Pero no se lean estas líneas de hoy desde desánimo civil alguno. Todo lo contrario. Precisamente porque se sabe cómo funcionan las cosas, se ansía algo diferente, que las cosas humanas puedan serlo, que los intereses se transformen en legítimos, los orgullos en vanidades incluso ejemplares y los cantos de sirena en una larga salmodia que tan sólo sirva para recordar los versos de La Odisea de Ulises recreada por Constantino Cavafis en su Viaje a Ítaca.

Ni siempre nos quedará París ni llegaremos viejos y sabios a fondear en la Ítaca de nuestra juventud. Precisamente porque ya habremos descubierto mucho antes lo que son y significan las Ítacas en la vida práctica, en la realidad del brete y el bregar humanos. Pero no por ello dejaremos de comprometernos con las causas que creemos nobles, o dignas de serlo, con la búsqueda de lo justo, lo bello y lo bueno, eso que hoy chirría por desconocido en la selva virgen en la que hemos convertido el orden social.

Azaña, en su Velada en Benicarló, ya perdida la guerra civil, camino del exilio, escribía que pretendió edificar la República en la razón y la experiencia.

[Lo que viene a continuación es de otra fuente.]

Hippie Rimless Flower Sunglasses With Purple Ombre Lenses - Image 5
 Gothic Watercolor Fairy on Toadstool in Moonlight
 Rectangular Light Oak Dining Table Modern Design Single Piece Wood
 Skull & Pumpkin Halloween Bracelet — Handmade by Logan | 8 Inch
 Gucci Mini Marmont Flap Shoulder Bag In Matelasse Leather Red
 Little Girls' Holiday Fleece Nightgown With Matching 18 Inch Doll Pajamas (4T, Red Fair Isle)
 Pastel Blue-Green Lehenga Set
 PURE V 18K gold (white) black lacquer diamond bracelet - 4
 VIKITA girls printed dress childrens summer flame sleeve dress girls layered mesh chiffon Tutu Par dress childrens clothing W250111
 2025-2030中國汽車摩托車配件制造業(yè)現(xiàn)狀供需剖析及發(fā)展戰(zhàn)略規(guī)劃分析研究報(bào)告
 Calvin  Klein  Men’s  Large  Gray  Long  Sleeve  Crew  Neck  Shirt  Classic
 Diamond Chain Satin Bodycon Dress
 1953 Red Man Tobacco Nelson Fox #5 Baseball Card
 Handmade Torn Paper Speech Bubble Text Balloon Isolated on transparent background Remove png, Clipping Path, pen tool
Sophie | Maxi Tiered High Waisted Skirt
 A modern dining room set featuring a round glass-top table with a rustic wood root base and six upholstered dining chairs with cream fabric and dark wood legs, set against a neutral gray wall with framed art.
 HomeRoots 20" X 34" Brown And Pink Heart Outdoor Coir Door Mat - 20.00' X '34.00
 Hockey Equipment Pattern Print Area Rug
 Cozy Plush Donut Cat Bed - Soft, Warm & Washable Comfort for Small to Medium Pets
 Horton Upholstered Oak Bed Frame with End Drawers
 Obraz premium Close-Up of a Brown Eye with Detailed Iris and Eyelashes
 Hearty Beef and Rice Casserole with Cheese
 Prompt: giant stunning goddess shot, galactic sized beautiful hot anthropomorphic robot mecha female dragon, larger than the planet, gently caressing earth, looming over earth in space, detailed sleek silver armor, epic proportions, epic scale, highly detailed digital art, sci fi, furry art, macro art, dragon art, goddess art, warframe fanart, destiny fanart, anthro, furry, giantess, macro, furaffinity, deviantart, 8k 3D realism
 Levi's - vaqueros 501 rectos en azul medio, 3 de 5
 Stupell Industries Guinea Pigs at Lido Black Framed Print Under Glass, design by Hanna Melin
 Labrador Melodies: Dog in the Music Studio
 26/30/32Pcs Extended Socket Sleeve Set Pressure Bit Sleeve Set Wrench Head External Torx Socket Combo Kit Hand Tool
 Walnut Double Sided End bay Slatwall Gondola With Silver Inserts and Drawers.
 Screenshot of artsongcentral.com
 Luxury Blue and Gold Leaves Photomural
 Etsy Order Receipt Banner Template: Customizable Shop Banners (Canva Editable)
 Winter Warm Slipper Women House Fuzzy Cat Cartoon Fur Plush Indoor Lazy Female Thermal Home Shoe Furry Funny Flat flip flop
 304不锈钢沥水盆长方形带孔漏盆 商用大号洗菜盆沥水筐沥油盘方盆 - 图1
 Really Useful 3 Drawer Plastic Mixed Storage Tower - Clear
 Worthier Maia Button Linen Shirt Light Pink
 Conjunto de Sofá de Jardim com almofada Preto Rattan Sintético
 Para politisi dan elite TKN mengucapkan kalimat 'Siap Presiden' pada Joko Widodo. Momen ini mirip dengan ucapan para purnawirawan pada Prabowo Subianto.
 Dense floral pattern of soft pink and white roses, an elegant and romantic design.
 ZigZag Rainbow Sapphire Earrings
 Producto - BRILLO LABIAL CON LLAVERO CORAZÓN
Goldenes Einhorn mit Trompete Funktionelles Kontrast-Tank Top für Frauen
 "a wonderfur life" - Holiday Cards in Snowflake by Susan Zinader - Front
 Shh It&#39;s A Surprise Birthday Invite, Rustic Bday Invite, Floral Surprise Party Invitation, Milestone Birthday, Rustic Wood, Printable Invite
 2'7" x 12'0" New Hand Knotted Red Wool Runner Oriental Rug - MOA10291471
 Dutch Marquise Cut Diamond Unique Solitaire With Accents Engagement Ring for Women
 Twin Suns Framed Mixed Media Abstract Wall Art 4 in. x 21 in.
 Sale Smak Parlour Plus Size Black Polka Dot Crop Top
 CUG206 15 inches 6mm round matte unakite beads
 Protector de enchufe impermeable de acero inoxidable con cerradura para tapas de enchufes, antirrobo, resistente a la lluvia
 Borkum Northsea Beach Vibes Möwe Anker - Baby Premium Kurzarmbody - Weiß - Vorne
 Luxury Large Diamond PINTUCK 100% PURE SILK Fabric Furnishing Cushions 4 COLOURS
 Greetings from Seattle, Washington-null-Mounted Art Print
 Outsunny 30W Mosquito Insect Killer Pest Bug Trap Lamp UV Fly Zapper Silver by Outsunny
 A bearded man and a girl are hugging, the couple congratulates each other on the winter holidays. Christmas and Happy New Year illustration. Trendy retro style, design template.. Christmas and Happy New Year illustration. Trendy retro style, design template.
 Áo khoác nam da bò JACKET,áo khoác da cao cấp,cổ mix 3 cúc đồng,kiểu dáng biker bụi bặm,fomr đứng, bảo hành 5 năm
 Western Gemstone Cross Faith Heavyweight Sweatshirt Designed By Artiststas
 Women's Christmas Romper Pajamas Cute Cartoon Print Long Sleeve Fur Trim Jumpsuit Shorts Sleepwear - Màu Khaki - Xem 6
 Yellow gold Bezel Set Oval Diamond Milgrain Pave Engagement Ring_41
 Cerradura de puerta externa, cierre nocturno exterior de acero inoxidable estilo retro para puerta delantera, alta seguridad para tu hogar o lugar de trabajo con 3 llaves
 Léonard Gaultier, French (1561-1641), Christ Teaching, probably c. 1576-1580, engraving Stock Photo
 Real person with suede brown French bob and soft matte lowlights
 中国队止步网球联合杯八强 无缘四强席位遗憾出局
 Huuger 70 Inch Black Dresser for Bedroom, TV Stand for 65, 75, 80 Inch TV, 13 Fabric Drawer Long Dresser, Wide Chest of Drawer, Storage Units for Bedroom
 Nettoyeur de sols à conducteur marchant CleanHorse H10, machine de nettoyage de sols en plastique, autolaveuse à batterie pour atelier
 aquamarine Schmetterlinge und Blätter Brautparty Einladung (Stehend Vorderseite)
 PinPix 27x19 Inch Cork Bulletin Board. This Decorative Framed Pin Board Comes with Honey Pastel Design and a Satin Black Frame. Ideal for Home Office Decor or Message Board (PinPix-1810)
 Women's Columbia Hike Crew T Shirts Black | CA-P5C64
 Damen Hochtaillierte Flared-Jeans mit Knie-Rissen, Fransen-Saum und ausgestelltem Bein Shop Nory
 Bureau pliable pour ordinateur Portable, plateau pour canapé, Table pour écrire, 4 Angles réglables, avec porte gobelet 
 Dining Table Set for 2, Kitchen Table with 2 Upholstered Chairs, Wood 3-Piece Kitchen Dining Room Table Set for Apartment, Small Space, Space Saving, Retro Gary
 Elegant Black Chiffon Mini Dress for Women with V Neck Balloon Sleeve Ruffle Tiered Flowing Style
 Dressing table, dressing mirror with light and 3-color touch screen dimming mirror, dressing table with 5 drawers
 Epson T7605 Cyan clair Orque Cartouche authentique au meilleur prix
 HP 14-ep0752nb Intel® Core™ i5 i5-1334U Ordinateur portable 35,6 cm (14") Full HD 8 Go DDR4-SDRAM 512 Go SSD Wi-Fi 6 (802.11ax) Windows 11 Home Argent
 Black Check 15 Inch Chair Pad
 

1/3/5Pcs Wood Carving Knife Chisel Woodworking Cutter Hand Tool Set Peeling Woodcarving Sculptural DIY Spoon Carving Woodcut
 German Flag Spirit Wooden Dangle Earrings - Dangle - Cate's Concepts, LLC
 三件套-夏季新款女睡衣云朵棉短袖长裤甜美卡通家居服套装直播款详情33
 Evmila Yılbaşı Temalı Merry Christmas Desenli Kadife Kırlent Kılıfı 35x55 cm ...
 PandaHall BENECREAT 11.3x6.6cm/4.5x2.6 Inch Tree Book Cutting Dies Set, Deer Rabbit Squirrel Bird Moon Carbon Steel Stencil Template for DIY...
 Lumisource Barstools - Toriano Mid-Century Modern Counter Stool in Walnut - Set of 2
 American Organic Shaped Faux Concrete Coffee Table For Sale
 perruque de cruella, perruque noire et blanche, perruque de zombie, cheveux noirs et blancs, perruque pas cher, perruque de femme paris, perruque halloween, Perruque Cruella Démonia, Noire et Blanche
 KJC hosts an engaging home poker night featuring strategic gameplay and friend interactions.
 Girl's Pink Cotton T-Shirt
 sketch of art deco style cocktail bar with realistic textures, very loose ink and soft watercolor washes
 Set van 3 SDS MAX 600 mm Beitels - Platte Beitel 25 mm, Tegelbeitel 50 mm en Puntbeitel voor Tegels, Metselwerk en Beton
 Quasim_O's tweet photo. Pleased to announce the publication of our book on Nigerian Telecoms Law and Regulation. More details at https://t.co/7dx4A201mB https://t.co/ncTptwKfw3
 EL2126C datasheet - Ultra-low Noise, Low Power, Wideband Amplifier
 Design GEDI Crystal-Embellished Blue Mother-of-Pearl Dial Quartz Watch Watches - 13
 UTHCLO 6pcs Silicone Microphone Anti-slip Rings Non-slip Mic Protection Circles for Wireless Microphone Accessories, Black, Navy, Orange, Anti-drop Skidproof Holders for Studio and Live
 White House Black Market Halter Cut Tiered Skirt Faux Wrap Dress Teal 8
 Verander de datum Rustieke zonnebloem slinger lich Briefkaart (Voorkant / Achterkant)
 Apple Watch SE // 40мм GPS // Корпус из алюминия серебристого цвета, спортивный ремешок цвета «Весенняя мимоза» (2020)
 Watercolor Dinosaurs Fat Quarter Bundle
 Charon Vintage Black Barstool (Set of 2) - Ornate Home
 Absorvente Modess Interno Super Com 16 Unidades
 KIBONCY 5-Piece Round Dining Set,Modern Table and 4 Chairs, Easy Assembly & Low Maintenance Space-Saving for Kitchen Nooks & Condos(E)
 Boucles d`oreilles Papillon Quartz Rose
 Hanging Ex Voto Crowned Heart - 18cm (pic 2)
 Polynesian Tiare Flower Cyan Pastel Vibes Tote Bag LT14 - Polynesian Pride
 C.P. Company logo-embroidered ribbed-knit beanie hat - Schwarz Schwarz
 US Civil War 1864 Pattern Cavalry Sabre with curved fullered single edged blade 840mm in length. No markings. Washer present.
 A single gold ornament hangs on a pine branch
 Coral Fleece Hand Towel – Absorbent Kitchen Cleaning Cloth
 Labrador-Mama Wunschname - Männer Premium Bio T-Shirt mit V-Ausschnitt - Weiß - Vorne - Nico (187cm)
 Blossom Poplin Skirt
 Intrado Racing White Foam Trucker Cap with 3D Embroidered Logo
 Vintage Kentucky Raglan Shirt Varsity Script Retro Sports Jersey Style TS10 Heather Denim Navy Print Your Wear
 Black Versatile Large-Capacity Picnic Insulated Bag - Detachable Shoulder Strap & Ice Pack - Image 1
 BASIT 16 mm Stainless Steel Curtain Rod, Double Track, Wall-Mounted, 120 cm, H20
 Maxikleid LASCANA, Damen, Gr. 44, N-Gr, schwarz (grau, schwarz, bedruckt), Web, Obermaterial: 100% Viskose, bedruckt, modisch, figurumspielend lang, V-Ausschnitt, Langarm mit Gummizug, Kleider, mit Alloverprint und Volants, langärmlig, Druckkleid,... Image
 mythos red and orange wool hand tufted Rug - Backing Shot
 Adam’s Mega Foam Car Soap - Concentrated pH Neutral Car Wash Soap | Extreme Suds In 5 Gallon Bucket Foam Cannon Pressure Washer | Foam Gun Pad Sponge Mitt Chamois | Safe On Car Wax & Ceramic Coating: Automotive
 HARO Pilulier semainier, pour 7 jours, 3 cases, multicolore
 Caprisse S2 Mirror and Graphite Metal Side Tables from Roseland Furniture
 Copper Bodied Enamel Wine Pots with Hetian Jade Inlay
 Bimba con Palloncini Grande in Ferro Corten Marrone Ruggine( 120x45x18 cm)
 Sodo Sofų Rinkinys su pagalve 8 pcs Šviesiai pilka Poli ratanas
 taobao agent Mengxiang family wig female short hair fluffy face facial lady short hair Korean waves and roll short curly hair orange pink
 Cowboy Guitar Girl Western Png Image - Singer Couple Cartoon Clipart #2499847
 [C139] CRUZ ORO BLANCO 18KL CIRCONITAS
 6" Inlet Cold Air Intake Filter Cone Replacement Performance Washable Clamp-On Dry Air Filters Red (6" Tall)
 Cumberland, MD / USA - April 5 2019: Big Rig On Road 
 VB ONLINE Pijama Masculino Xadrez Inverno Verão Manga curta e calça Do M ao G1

No, no fue posible. Parece que esos dos bienes políticos de primer orden se nos resisten como gato panza arriba: el cultivo democrático y sereno, dialogado y fructífero de la razón y la experiencia. Y añado: el sentido del Estado y la conveniencia de los acuerdos, antes siempre que la vulgaridad del enfrentamiento boxístico que no tiene nada de épico y resulta escasamente deportivo desde los escaños de los parlamentos y no digamos desde los despachos de los ejecutivos.

Y quizá a la postre siempre nos quedará Paris aun cuando el mundo se venga abajo y no nos enamoremos en un hotel de la ciudad de la luz en el anochecer de la segunda guerra mundial.

Todos merecemos una segunda oportunidad. Y eso es precisamente lo que el dramatismo de la vida no parece querer concedernos una vez ya hemos ensayado la primera parte de nuestras vidas. Por eso susurraba aquella bellísima Ingrid Bergman del 42: «Tócala otra vez Sam»... sí, otra vez, como si fuese la primera.